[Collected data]

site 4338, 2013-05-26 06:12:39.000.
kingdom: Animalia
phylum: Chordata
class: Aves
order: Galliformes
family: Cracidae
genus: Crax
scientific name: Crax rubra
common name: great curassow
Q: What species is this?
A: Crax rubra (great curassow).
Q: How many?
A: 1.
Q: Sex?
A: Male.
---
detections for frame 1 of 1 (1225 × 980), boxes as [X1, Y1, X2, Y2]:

What you need to do: Each record must be repeated exactly as it appears above.

Exercise output:
site 4338, 2013-05-26 06:12:39.000.
kingdom: Animalia
phylum: Chordata
class: Aves
order: Galliformes
family: Cracidae
genus: Crax
scientific name: Crax rubra
common name: great curassow
Q: What species is this?
A: Crax rubra (great curassow).
Q: How many?
A: 1.
Q: Sex?
A: Male.
---
detections for frame 1 of 1 (1225 × 980), boxes as [X1, Y1, X2, Y2]:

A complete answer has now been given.